The company said that it would use the funding to opening locations in all major cities across the US and Canada, and to look.
Cologne-based start-up Homelike, the B2B booking platform for furnished long-term housing, announced a Series A financing round of Eur4m, led by Cherry Ventures with participation by Coparion as existing investor.
Homelike connects professional landlords with corporate clients, business travellers and private individuals who are looking for furnished and serviced apartments.
“As consumers are more and more looking for alternatives to hotel accommodation on business stays that last longer than 1 month, we strongly believe in this massive market segment with a volume in the high double digit billions in Europe alone and with the number of furnished apartments growing over 20% year over year”, says Christian Meermann, Founding Partner of Cherry Ventures.
Founded in 2014 by Dustin Figge and Christoph Kasper, Homelike has so far acquired more than 10,000 corporate customers, including Jungheinrich, Siemens and Adesso, with more than 400,000 nights booked. Homelike also handles the payment, the electronic signature of online rental agreements and offers a premium insurance to it users in cooperation with AXA.
“We recognised that business customers are a largely underserved segment in the rental market, which is generally shifting into the direction of furnished and serviced living. Similar to the shift we are experiencing in transport and mobility, we believe that the rental market will develop towards a ‘living-as-a-service model’. This is exactly what we are addressing with Homelike,” said Figge.
The company operates in 100 cities and offers 30,000 furnished apartments across Germany, Austria and Switzerland and London and said that it worked only with professional landlords, who offered larger portfolios of apartments – with no room sharing.
Figge added: “With Homelike we are building a platform, where business travellers find their ‘home away from home’ while being on a longer business trip. Thereby, quality of the apartment portfolio, product and user experience is always key to us. In the past we’ve shown the benefits of Homelike to landlords and corporates and this financing round will allow us to bring Homelike to further markets and strengthen our existing operations.”
HA Perspective [by Katherine Doggrell]: Airbnb has done a lot to familiarise the travelling public with the ways of sharing – it is one of the few brands, other than Smirnoff, which can make you feel confident about entering a stranger’s home. Airbnb has also done much of the legwork in taking the flak from local bodies working out how to deal with the repurposing of residential room stock.

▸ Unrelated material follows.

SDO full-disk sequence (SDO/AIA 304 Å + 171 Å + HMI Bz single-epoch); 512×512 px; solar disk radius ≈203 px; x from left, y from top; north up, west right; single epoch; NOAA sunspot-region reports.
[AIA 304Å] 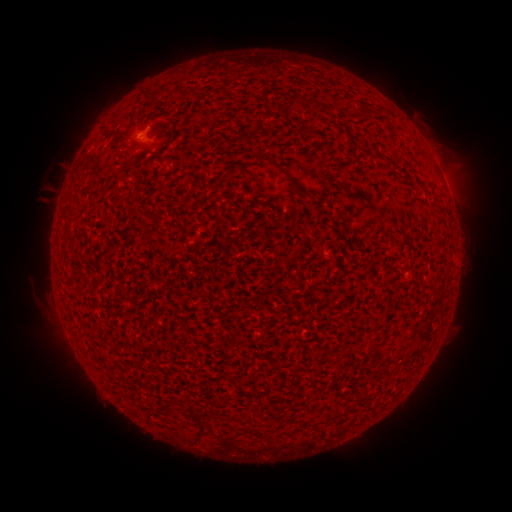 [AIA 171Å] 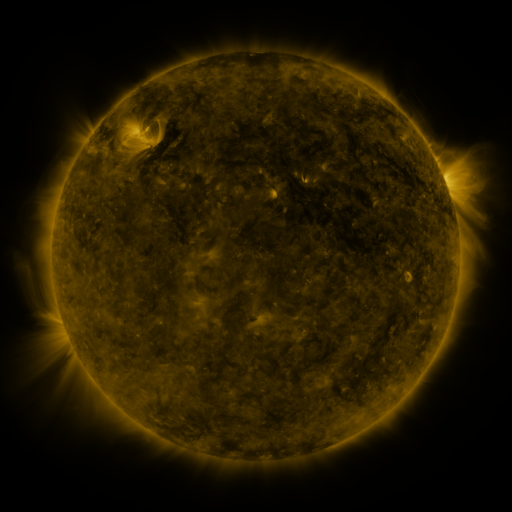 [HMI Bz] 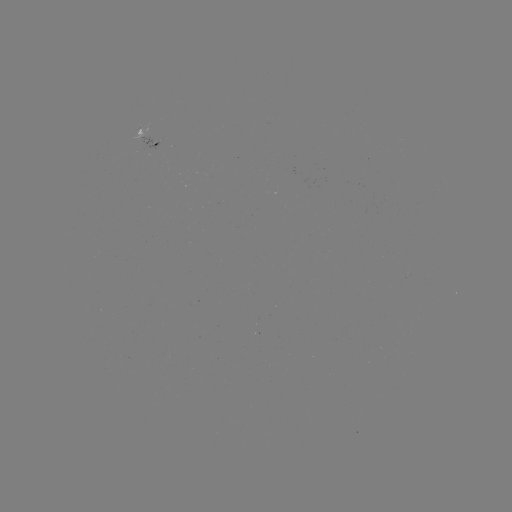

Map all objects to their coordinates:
spotted active region: (152, 137)
spotted active region: (443, 178)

But it’s not all a case of ducking in under Airbnb’s cover. Sonder’s Davidson said: “While it’s become standard procedure for startups to bypass regulators in the name of disruption, Sonder has taken a different approach. We forge relationships with cities, ensure local rules are always respected – decrepit office buildings, blighted property, underutilised industrial buildings, and brand new constructions are currently being developed into fully licensed Sonders across the world.” This includes the company taking on the role of property manager, extended-stay renter or gaining a hotel licence.
Imitators were bound to appear – and have been snaffled up by those OTAs and hotel operators which have realised their worth. Nuances have formed, specialising in luxury, business, curation, as you would expect from a sector which takes its cue, ultimately, from the hotel sector. But what the hotel sector has found, and other sharing brands are likely to, is that size matters.